The King of the Living Room surveyed his kingdom. He didn’t like what he saw. He hated his kingdom.
“This living room isn’t what it used to be,” the King of the Living Room said. “So sad.”
“When I was a child, the living room was much bigger. I used to be able to jump off the couch. I peed in the corner and now the whole damn room smells like urine.”
“So here’s what we are going to do. From here on out it’s the Living room first! Not the kitchen, not the bathroom, not the bedroom. Living room first! This living room is a disaster and I’m the only one who is going to fix it.”
And that’s what the King of the Living Room did. The plushest carpet. Paint melted from ancient Peruvian gold. He replaced an entire wall with a TV. Of course, he didn’t do it himself. He was the King!

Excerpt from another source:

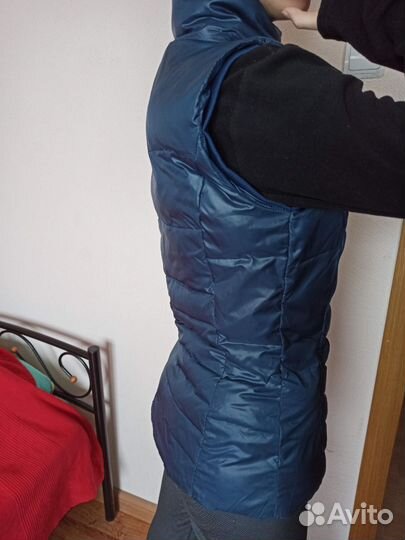 Жилетка женская утепленная удлиненная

“I’m hungry! Bring me some food!” Making the living room Great Again had made the King of the Living Room hungry.
“But sir,” the King’s subject said, “the kitchen . . . it’s in shambles. The fridge doesn’t work. The food is spoiled and all of the cooking supplies have been taken.”
“So nasty,” said the King. “Turn down my bed. I’m going to take a nap.”

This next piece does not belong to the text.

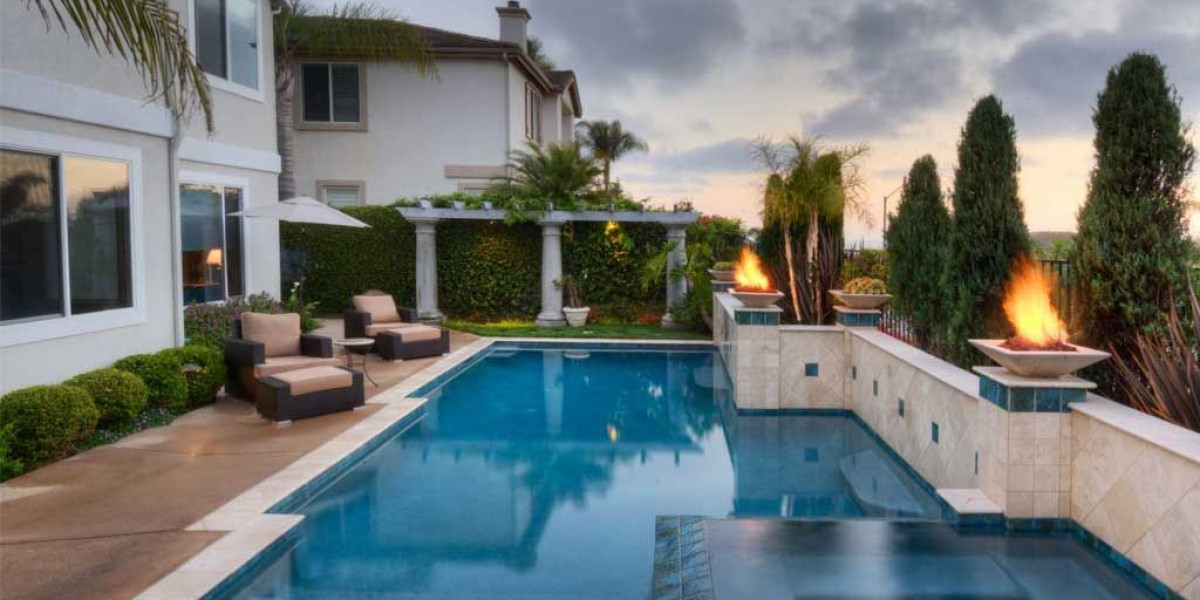 Choosing the Right Swimming Pool Contractor: Key Considerations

“But . . . sir,” the subject stammered.
“The bedroom is gone.”
“How can a bedroom be gone?”
“Well, sir, while we poured all our attention and resources into the living room, we stopped caring for the bedroom. It struggled without our support, fell into civil war, and eventually burned to the ground.”

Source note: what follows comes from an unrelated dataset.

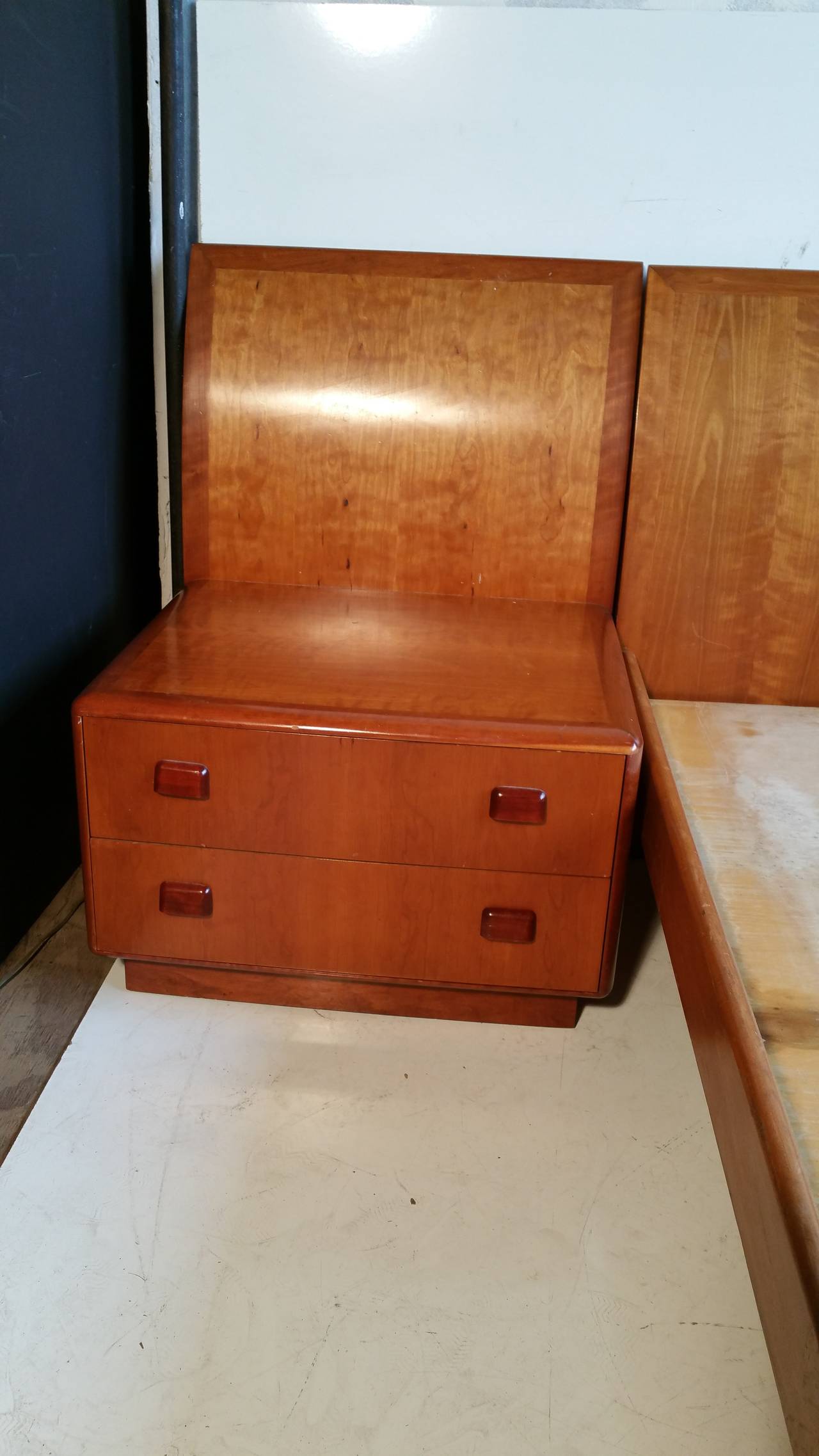 Extremely Rare Dunbar Platform Bed and Nightstands 1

“How can a bedroom fall into civil war?”
“I don’t know, sir, but it did. That’s nothing compared to the genocide and environmental degradation taking place in the bathroom.”
The King of the Living Room sat on the couch he had bought--or someone else had bought with his money--at Michael Jackson’s estate sale. He couldn’t eat because of the state of the kitchen. He couldn’t sleep because of the state of bedroom. He couldn’t even take a leak because of the state of the bathroom.
While he was making the Living Room Great again, the rest of the house had fallen into disrepair. Turns out the problems of the other rooms eventually became his problems. But now it was too late to do anything about it.
He grabbed the remote to turn on his wall-sized TV to look for someone to blame. But the TV wouldn’t turn on.
“Subject, I think the remote needs new batteries,” The King of the Living Room said.
“Sir . . . the batteries were in the kitchen.”
So the King of the Living Room sat on his Michael Jackson couch before the blank, wall-sized TV, staring at a reflection of himself.